Photo Quiz
Scalded Mouth with Headache
Am Fam Physician. 2008 May 1;77(9):1307-1309.
A 60-year-old man presented after burning the roof of his mouth on hot soup five days earlier. The burned sensation resolved after one day; however, a couple of days later, he noticed tingling on the right side of the hard palate that progressed to a scalded sensation. This was accompanied by tenderness along the right temporal area and discomfort below the right ear. He denied a history of oral lesions.
Examination revealed erythema that was confined to the right side of the hard palate with multiple ulcerations and vesicles (Figures 1 and 2). Although mild redness and swelling were noted just below the right ear, no skin lesions were present.

Figure 1.

Figure 2.
Question
Based on the patient's history and physical examination, which one of the following is the most likely diagnosis?

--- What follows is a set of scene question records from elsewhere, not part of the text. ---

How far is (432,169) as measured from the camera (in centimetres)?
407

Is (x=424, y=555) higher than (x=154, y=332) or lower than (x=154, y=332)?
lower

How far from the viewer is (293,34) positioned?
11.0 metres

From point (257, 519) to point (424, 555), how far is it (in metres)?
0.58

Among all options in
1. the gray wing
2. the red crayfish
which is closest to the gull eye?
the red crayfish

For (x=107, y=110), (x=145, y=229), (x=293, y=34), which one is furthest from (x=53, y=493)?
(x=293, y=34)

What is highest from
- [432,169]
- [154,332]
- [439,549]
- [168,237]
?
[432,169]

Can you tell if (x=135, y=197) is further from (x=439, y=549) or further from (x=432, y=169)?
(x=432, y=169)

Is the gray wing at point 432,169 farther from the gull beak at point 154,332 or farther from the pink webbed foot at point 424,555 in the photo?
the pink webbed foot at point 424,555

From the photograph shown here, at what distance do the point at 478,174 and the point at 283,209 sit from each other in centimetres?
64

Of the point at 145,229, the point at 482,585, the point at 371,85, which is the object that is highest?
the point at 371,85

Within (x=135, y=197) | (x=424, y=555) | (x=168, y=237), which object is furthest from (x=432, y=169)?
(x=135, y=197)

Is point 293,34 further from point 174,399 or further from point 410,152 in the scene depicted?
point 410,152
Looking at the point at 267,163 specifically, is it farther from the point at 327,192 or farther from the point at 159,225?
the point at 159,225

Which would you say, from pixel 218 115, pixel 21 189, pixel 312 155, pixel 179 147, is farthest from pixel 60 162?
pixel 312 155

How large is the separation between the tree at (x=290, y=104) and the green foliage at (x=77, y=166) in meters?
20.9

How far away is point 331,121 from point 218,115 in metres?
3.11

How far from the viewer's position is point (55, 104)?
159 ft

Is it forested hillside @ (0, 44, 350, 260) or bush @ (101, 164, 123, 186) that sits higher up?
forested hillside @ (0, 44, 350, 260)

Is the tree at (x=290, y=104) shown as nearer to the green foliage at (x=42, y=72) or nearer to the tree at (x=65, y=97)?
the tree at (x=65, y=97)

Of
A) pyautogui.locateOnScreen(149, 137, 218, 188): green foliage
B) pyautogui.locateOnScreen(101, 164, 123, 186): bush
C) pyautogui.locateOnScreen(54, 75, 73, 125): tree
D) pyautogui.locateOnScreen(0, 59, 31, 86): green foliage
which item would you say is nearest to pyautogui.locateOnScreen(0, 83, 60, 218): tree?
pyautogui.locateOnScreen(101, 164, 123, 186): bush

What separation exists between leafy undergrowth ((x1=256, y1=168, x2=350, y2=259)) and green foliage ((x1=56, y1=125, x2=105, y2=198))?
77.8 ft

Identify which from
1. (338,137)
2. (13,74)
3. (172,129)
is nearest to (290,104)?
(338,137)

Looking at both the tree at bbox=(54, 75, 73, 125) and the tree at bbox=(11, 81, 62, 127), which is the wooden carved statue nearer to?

A. Herpes zoster (shingles).
B. Intraoral herpes simplex virus infection.
C. Primary syphilis.
D. Recurrent aphthous stomatitis.
E. Ulcers from thermal trauma.
Discussion
The answer is A: herpes zoster (shingles). The presence of multiple vesicles that vary in size and are confined to the right side of the hard palate (i.e., cranial nerve V2 distribution) accompanied by neuralgia and erythema in ipsilateral cutaneous portions of the right trigeminal nerve suggests herpes zoster over oral herpes simplex virus (HSV) infection. HSV infection is also less likely in this patient because he has no history of oral ulcers. However, herpes zoster cannot be differentiated from HSV infection based on clinical findings alone because HSV lesions can occur unilaterally and be indistinguishable from those caused by the varicella zoster virus. A more definitive clinical diagnosis of herpes zoster requires the presence of an associated cutaneous herpetiform rash in the appropriate distribution of the affected nerve.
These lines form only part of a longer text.